I back-pedal a little to remind those who haven’t already bought Constance McTair’s witty, wicked, book The Bocas and the Bulldog that, despite the unlikely subtitle The Story of Sea Communication between Trinidad and Tobago it is an absorbing tragic-comedy of the relationship between Trinidad and Tobago in the past couple hundred years.

I turn now to books from “away” that I’ve enjoyed reading for you in 2006. In the Moon of Red Ponies by James Lee Burke is a rarity in the field of crime fiction being, by turns, both lyrical and brutal. An intriguing whodunit set in Montana . . . no, it’s impossible to give the thrilling flavour of this book. Take my word for it, if you like whodunits you won’t regret spending your book token on this one.

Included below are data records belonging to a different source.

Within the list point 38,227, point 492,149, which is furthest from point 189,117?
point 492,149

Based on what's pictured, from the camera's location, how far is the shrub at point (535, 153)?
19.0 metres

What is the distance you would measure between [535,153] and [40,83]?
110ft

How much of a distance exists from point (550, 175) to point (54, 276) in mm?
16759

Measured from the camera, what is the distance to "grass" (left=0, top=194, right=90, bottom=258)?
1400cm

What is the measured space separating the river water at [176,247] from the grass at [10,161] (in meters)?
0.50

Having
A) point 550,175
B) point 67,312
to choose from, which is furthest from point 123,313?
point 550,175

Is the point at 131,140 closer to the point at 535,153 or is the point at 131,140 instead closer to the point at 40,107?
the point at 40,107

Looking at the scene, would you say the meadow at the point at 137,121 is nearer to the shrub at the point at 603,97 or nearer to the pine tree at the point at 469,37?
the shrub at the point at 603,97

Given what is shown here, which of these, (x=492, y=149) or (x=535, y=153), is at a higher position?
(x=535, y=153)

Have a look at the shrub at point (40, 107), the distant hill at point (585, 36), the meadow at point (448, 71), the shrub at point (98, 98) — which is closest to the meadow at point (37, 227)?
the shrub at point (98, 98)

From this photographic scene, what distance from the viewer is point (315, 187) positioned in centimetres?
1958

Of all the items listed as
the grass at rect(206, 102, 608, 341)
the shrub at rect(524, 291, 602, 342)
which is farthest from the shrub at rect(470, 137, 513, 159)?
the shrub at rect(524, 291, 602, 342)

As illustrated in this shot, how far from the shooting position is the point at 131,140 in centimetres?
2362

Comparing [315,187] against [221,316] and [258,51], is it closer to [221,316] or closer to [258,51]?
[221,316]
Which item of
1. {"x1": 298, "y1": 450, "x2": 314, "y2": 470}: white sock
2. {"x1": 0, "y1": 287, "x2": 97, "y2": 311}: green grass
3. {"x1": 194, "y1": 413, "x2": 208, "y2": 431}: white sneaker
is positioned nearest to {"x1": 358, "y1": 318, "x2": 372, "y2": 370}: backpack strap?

If you prefer romance, however, as I mentioned last week you’ll find romance with a difference in “Alphabet Weekends by Elizabeth Noble.

And on the serious side, if you’ve not yet read the 2005 Pulitzer prize winner Jared Diamond’s Guns, Germs and Steel you’ve a lot of reading ahead of you to catch up with why Europeans conquered the Americas, rather than vice versa.

And there’s always Hugh Thomas’ hefty, yet surprisingly readable volume “The History of the Slave Trade”. And that’s about it for 2006.